▶ **Exercise instructions**:
Without the pictures, set down every record below exactly as it reads.

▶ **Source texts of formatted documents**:
══════

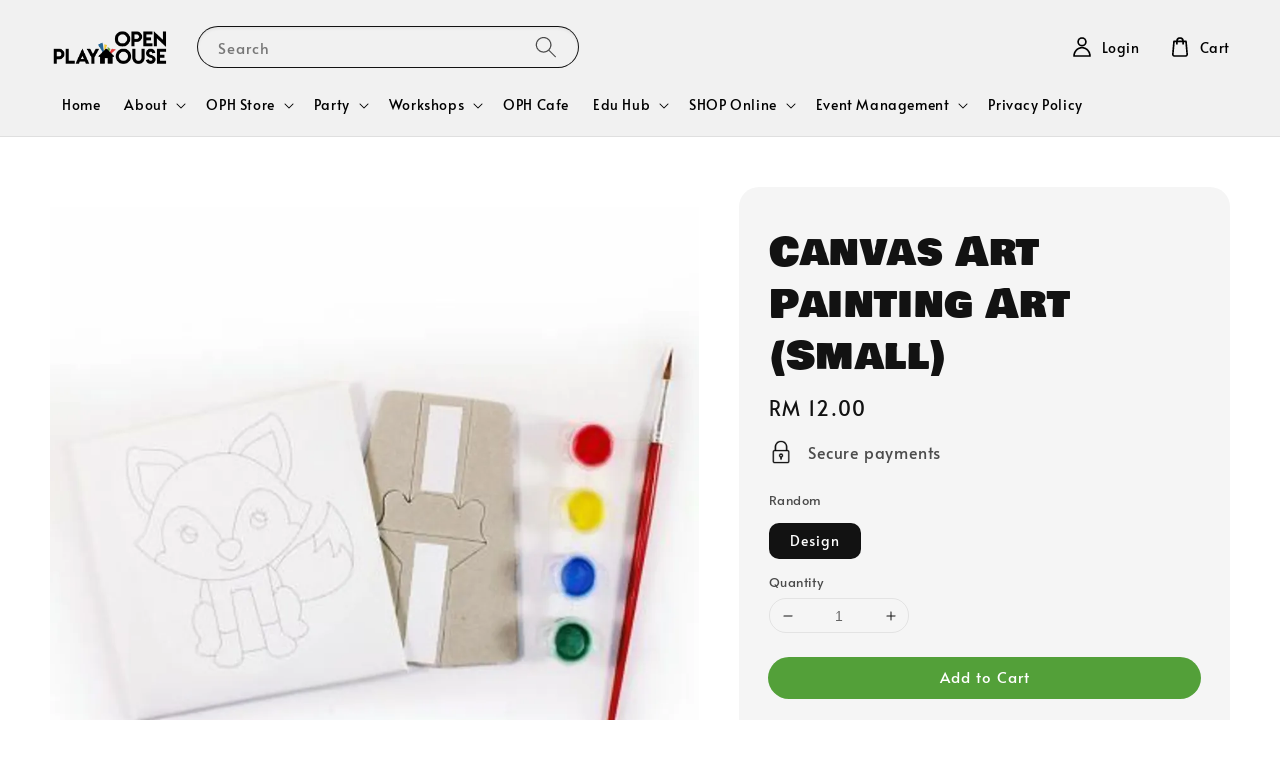

--- FILE ---
content_type: text/plain
request_url: https://www.google-analytics.com/j/collect?v=1&_v=j102&a=40576847&t=pageview&_s=1&dl=https%3A%2F%2Fwww.openplayschoolkids.com%2Fproducts%2Fcanvas-art-painting-art-small-&dp=%2Fproducts%2Fcanvas-art-painting-art-small-&ul=en-us%40posix&dt=Canvas%20Art%20Painting%20Art%20(Small)%20%E2%80%93%20OPEN%20PLAYHOUSE&sr=1280x720&vp=1280x720&_u=KGDAgEABBAAAACgCI~&jid=1768495378&gjid=1837022466&cid=754930616.1768948036&tid=UA-164485552-1&_gid=152088578.1768948036&_slc=1&z=1499992038
body_size: -453
content:
2,cG-JGTV4H03L6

══════

▶ **Reply**:
--- FILE ---
content_type: text/plain
request_url: https://www.google-analytics.com/j/collect?v=1&_v=j102&a=40576847&t=pageview&_s=1&dl=https%3A%2F%2Fwww.openplayschoolkids.com%2Fproducts%2Fcanvas-art-painting-art-small-&dp=%2Fproducts%2Fcanvas-art-painting-art-small-&ul=en-us%40posix&dt=Canvas%20Art%20Painting%20Art%20(Small)%20%E2%80%93%20OPEN%20PLAYHOUSE&sr=1280x720&vp=1280x720&_u=KGDAgEABBAAAACgCI~&jid=1768495378&gjid=1837022466&cid=754930616.1768948036&tid=UA-164485552-1&_gid=152088578.1768948036&_slc=1&z=1499992038
body_size: -453
content:
2,cG-JGTV4H03L6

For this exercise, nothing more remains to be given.